Highlights & Insights

  • Paradigm shift of "edit all views at once": Unlike prior methods (e.g., IN2N) which require an iterative loop of single-frame editing and 3D model updating, this work achieves batch editing followed by a one-time 3D update, speeding up the process by 10x.
  • Ingenious utilization of 3DGS depth info: 3DGS inherently provides multi-view consistent depth maps, making their use as a ControlNet condition an elegant design choice.
  • Deep understanding of the attention mechanism: The insight that K/V in self-attention determines appearance is effectively leveraged.
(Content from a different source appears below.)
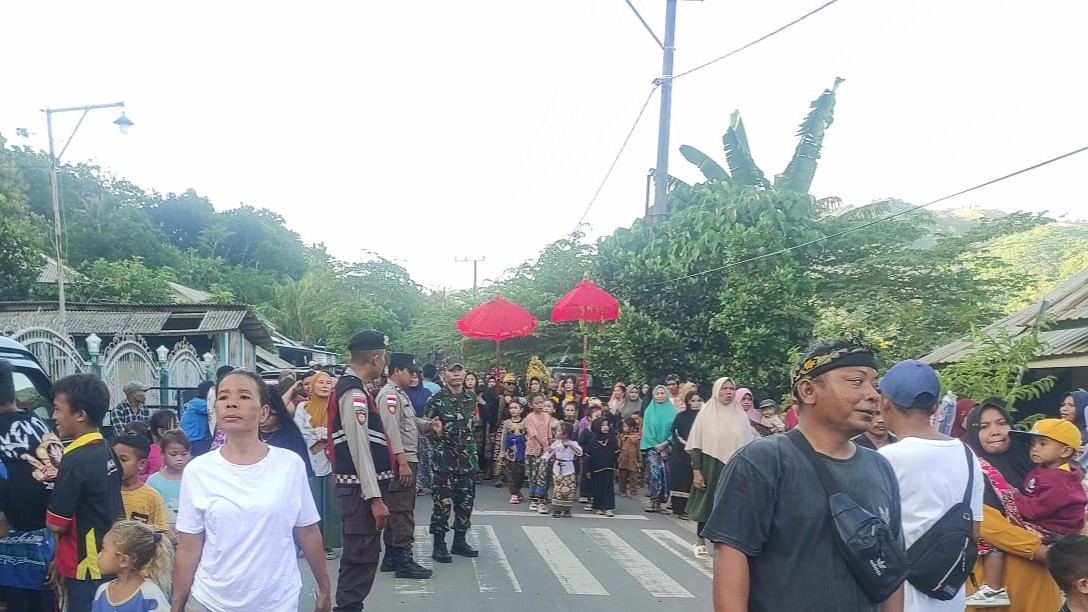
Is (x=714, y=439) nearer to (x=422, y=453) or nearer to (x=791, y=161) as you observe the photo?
(x=422, y=453)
Introducing cross-view attention fundamentally establishes appearance communication across views.
  • Analysis of the limitations of the CLIPdir metric: It points out the inadequacy of this metric and provides counterexamples, offering critical insights for valuation methodologies in the field.

Limitations & Future Work

  • Inability to alter geometric structures: The depth condition preserves original geometry, thereby preventing edits that require substantial geometric changes (e.g., turning a bear into a giraffe)—though the paper notes that methods like IN2N share this limitation.
  • Dependence on ControlNet capability: If ControlNet is unfamiliar with certain concepts (e.g., "Hulk"), editing will fail.
  • Reference view selection strategy: Currently, 4 reference views are randomly sampled, which may not be optimal; coverage-based selection could yield better results.
  • Imperfect evaluation metrics: CLIPdir is insufficient for evaluating 3D edit quality, calling for improved benchmarks.
  • IN2N pioneered the "2D editing \(\rightarrow\) 3D editing" paradigm, yet its iterative nature inherently causes inconsistency.
  • ViCA-NeRF attempts to blend reference view projections to mitigate inconsistency, but this introduces blurriness.
  • Works such as Prompt-to-Prompt and MasaCtrl reveal the control of K/V pairs over appearance in attention mechanisms.
  • The methodology in this work can be extended to tasks requiring temporal/spatial consistency, such as video editing and 4D scene editing.

Rating

  • Novelty: ⭐⭐⭐⭐ Although the combination of depth conditions and attention alignment is not entirely collection, its design in the context of 3D editing is refined and elegant.
  • Experimental Thoroughness: ⭐⭐⭐⭐ Evaluation covers 360-degree and forward-facing scenes, various editing types, detailed ablation studies, and consistency visualizations (10-view comparison).
  • Writing Quality: ⭐⭐⭐⭐⭐ Rich illustrations, exceptionally clear problem formulation, progressively structured ablation designs, and a candid discussion of metric limitations.
  • Value: ⭐⭐⭐⭐ 10x acceleration coupled with superior quality offers significant practical value, setting a new baseline for 3D editing.